It’s no surprise that NVIDIA is gradually dropping support for older videocards, with the Pascal (GTX 10xx) GPUs most recently getting axed. What’s more surprising is the terrible way t…
Those are the GPUs they were selling — and a whole lot of people were buying — until about five years ago. Not something you’d expect to suddenly be unsupported. I guess Nvidia must be going broke or something, they can’t even afford to maintain their driver software any more.
I don’t get what needs support, exactly. Maybe I’m not yet fully awake, which tends to make me stupid. But the graphics card doesn’t change. The driver translates OS commands to GPU commands, so if the target is not moving, changes can only be forced by changes to the OS, which puts the responsibility on the Kernel devs. What am I missing?
The driver needs to interface with the OS kernel which does change, so the driver needs updates. The old Nvidia driver is not open source or free software, so nobody other than Nvidia themselves can practically or legally do it. Nvidia could of course change that if they don’t want to do even the bare minimum of maintenance.
The driver needs to interface with the OS kernel which does change, so the driver needs updates.
That’s a false implication. The OS just needs to keep the interface to the kernel stable, just like it has to with every other piece of hardware or software. You don’t just double the current you send over USB and expect cable manufacturers to adapt. As the consumer of the API (which the driver is from the kernel’s point of view) you deal with what you get and don’t make demands to the API provider.
You don’t just double the current you send over USB and expect cable manufacturers to adapt
That’s pretty much how we got to the point where USB is the universal charging standard: by progressively pushing the allowed current from the initially standardized 100 mA all the way to 5 A of today. A few of those pushes were just manufacturers winging it and pushing/pulling significantly more current than what was standardized, assuming the other side will adapt.

◆ **Data rows**:
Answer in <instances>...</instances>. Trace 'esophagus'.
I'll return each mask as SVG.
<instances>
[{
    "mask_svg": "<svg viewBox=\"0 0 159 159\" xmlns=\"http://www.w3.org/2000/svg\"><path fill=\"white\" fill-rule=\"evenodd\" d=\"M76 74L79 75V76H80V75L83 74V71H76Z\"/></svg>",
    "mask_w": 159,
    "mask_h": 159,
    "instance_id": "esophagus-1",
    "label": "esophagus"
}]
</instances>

◆ **Requirements**:
- a) Reproduce the entry above that asks for the esophagus to be traced, character for character, with nothing added or left out.
- b) Pick up the discussion about NVIDIA ending driver support for older GPUs and continue it after its last sentence.

◆ **Outputs in order**:
- a)
Answer in <instances>...</instances>. Trace 'esophagus'.
I'll return each mask as SVG.
<instances>
[{
    "mask_svg": "<svg viewBox=\"0 0 159 159\" xmlns=\"http://www.w3.org/2000/svg\"><path fill=\"white\" fill-rule=\"evenodd\" d=\"M76 74L79 75V76H80V75L83 74V71H76Z\"/></svg>",
    "mask_w": 159,
    "mask_h": 159,
    "instance_id": "esophagus-1",
    "label": "esophagus"
}]
</instances>

- b)
The default standard power limit is still the same as it ever was on each USB version. There’s negotiation that needs to happen to tell the device how much power is allowed, and if you go over, I think over current protection is part of the USB spec for safety reasons. There’s a bunch of different protocols, but USB always starts at 5V, and 0.1A for USB 2.0, and devices need to negotiate for more. (0.15A I think for USB 3.0 which has more conductors)
As an example, USB 2.0 can signal a charging port (5V / 1.5A max) by putting a 200 ohm resistor across the data pins.
The default standard power limit is still the same as it ever was on each USB version
Nah, the default power limit started with 100 mA or 500 mA for “high power devices”. There are very few devices out there today that limit the current to that amount.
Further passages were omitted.